I had the opportunity to slow way down. To appreciate life when I wasn’t buzzing around constantly. I’m not going to lie, it was a challenge. I questioned my worth. I thought, who am I unless I’m doing something? But in those struggles, I got more and more comfortable letting go of my need to distract and do.

 

I gained new perspective. One not associated with ticking things off on my ‘to-do’ list. I became more connected to myself, how I was feeling that day, my motivation, what excited me. It gave me an opportunity to be completely satisfied curling up with a book, or spending hours at a coffee shop catching up with a friend, or simply doing nothing at all. It was wonderful.

 

I learned that progress does not mean being perfect. It’s messy and not straight forward. I wouldn’t have expected an injury to help me connect with my soul. But it did. I was able to be content in my own human existence, without needing to be constantly achieving.

 

Even after recovering and getting back to more movement at training, I took that lesson with me and allowed myself the freedom (and permission) to just be, and not constantly weigh myself down with responsibilities and tasks. I found the creativity to make new, different goals, still pushing myself, but in different ways that were vastly more fulfilling.

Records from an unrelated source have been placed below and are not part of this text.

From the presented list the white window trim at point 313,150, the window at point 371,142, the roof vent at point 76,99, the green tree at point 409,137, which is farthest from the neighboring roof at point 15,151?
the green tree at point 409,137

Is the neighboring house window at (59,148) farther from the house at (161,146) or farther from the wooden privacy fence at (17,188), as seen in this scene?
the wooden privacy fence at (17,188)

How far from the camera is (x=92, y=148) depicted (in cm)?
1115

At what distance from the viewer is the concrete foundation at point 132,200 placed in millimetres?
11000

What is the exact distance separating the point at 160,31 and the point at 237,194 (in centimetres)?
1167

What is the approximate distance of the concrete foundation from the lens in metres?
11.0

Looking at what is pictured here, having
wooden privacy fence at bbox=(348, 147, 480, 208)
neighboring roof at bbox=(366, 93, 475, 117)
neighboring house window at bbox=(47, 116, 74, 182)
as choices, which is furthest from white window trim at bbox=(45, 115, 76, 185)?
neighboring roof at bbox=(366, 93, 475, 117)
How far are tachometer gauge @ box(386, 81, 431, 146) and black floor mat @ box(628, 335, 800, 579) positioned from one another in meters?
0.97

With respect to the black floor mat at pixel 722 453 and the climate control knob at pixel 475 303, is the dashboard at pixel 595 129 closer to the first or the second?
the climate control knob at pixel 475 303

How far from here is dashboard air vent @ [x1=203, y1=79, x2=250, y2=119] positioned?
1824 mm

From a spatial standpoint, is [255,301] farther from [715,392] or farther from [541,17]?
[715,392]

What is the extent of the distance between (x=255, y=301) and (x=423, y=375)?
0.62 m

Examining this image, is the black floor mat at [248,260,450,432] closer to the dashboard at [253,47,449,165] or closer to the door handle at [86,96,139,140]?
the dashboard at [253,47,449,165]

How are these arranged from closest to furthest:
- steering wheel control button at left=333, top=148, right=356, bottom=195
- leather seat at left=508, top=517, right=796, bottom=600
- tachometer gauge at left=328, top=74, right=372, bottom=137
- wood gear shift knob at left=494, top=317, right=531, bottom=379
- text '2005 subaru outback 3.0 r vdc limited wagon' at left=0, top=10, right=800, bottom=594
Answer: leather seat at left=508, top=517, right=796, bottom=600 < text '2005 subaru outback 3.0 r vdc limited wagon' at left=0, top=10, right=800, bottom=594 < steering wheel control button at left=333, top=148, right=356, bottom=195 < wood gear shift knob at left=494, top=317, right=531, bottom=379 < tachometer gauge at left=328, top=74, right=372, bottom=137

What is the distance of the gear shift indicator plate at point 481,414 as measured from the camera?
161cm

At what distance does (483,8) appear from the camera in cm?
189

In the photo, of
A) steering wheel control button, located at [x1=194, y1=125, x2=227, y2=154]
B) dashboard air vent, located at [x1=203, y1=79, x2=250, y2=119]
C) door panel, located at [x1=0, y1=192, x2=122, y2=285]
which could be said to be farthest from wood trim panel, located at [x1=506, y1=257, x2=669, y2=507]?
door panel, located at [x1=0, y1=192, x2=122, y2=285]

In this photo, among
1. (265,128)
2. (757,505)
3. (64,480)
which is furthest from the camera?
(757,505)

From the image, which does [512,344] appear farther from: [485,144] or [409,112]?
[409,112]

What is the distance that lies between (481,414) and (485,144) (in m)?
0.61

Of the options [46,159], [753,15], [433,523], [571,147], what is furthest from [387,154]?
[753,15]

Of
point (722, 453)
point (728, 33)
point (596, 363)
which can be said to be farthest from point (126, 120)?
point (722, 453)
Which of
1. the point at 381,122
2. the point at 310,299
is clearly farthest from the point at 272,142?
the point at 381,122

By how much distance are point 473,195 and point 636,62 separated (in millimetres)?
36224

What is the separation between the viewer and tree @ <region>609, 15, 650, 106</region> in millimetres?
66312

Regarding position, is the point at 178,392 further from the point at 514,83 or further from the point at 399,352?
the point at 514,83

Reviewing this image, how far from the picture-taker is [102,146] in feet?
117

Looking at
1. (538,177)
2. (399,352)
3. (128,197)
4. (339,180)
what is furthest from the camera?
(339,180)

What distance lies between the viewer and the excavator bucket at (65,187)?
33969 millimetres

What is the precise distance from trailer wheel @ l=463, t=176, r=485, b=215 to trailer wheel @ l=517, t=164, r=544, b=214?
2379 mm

It’s helped me live more fully.

 

So, as I face this injury, breaking my fibula, and the recovery time associated with it – I look back on my past year. I look back on what I’ve learned and I’m able to shift into a slower pace of living. I’m making new goals and shifting my perspective. It’s a positive one, too.

 

Some ask how that’s possible – to maintain my positivity. I say I have no other choice. Of course I’m angry and disappointed, and the transition to recovery is difficult – and it’s certainly not automatic – but I am happy to do it. I know I’ll learn something from it – I’m positive of that. It’s an opportunity for growth, to learn – that’s progress.

 

It’s all a matter of perspective and I chose a positive one. Because progress is not perfection; progress is messy, progress is caring, and to be better – to soak in all that progress – I’ll take all the unexpected twists and turns of life, happily.